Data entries
Content starts

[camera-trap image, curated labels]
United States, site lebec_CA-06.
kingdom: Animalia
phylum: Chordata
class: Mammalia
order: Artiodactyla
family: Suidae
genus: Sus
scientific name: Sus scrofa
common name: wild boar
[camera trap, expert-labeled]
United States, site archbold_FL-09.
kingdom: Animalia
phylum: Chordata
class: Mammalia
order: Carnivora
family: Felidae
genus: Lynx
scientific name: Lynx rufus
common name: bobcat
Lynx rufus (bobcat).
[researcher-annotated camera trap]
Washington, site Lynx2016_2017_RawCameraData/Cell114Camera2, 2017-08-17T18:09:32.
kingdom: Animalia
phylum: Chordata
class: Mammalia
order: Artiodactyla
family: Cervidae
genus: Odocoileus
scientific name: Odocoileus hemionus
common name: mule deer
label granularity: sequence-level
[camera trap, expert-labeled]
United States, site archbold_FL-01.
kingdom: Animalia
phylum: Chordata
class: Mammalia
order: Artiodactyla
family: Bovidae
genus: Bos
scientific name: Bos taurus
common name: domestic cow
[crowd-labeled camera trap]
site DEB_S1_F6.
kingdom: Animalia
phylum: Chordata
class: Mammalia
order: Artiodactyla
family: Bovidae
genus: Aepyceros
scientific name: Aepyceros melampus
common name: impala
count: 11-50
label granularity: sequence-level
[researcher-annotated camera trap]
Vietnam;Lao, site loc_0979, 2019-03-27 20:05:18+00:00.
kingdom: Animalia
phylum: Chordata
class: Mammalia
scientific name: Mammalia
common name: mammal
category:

Content ends

Work required. Your task is to output the full set of records exactly as presented.

Answer box.
[camera-trap image, curated labels]
United States, site lebec_CA-06.
kingdom: Animalia
phylum: Chordata
class: Mammalia
order: Artiodactyla
family: Suidae
genus: Sus
scientific name: Sus scrofa
common name: wild boar
[camera trap, expert-labeled]
United States, site archbold_FL-09.
kingdom: Animalia
phylum: Chordata
class: Mammalia
order: Carnivora
family: Felidae
genus: Lynx
scientific name: Lynx rufus
common name: bobcat
Lynx rufus (bobcat).
[researcher-annotated camera trap]
Washington, site Lynx2016_2017_RawCameraData/Cell114Camera2, 2017-08-17T18:09:32.
kingdom: Animalia
phylum: Chordata
class: Mammalia
order: Artiodactyla
family: Cervidae
genus: Odocoileus
scientific name: Odocoileus hemionus
common name: mule deer
label granularity: sequence-level
[camera trap, expert-labeled]
United States, site archbold_FL-01.
kingdom: Animalia
phylum: Chordata
class: Mammalia
order: Artiodactyla
family: Bovidae
genus: Bos
scientific name: Bos taurus
common name: domestic cow
[crowd-labeled camera trap]
site DEB_S1_F6.
kingdom: Animalia
phylum: Chordata
class: Mammalia
order: Artiodactyla
family: Bovidae
genus: Aepyceros
scientific name: Aepyceros melampus
common name: impala
count: 11-50
label granularity: sequence-level
[researcher-annotated camera trap]
Vietnam;Lao, site loc_0979, 2019-03-27 20:05:18+00:00.
kingdom: Animalia
phylum: Chordata
class: Mammalia
scientific name: Mammalia
common name: mammal
category:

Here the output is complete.